FOK!toen: Beton op Atari-videogames
Tegenwoordig gaat het commercieel gezien erg goed met de videogame-industrie. Grand Theft Auto V leverde in enkele dagen tijd ruim één miljard dollar op en het aantal voorbestellingen voor de PlayStation 4 is zo hoog dat geen enkele winkel ze nog aanneemt. In 1983 was dat heel anders.
Lange tijd gaat het erg goed met de videogame-industrie en er verschijnen talloze consoles en games waardoor de omzet naar 3,2 miljard dollar stijgt in 1983. Twee jaar later is de omzet nog slechts 100 miljoen dollar en daarmee is de gehele industrie in elkaar gestort.
Er is niet één specifieke reden die ertoe heeft geleid dat de videogame-industrie zo hard op z'n bek ging, maar een aantal oorzaken zijn wel degelijk bekend. Allereerst waren videogames zo populair dat iedereen instapte wat leidde tot veel te veel verschillende consoles. Er was Atari met hun 2600 en 5200, de ColecoVision, Magnavox Odyssey2, Intellivision, Vectrex en zo gaat de lijst nog wel even verder en werd de volgende generatie ook alweer aangekondigd. Daarnaast werden 'echte' computers als de Apple II en Commodore 64 ook steeds meer gebruikt.
De Atari 2600
Daarnaast was intern gesteggel tussen uitgevers en developers een steeds groter probleem. Verschillende uitgevers vonden het onnodig om de juiste credits te tonen in de games wat tot onvrede bij de developers leidde. Activision is bijvoorbeeld ontstaan uit Atari nadat er daar onenigheid ontstond over credits naar de developers. Een wildgroei aan developers zorgde er tevens voor dat de hardwarefabrikanten geen controle meer hadden over welke games voor hun platform verschenen.
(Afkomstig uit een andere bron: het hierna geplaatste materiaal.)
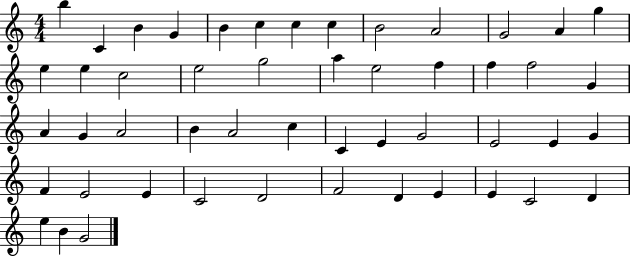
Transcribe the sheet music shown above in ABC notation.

X:1
T:Untitled
M:4/4
L:1/4
K:C
b C B G B c c c B2 A2 G2 A g e e c2 e2 g2 a e2 f f f2 G A G A2 B A2 c C E G2 E2 E G F E2 E C2 D2 F2 D E E C2 D e B G2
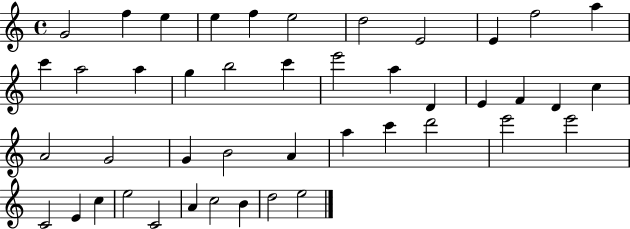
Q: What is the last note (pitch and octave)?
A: E5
Er was geen kwaliteitscontrole zoals bijvoorbeeld Nintendo later introduceerde met hun Official Seal of Quality.
Tot slot wilden de fabrikanten zoveel mogelijk games uitbrengen wat de kwaliteit niet ten goede kwam. Hier komt de game E.T. The Extra Terrestrial, gebaseerd op de gelijknamige blockbuster film uit 1982, om de hoek kijken. Om mee te liften op het succes van de film wilde Atari zo snel mogelijk een game in de winkels leggen. Uiteindelijk werd de game in een week of vijf gemaakt en speel je als E.T. die verschillende onderdelen voor een telefoon bij elkaar moet verzamelen om zo naar huis te bellen.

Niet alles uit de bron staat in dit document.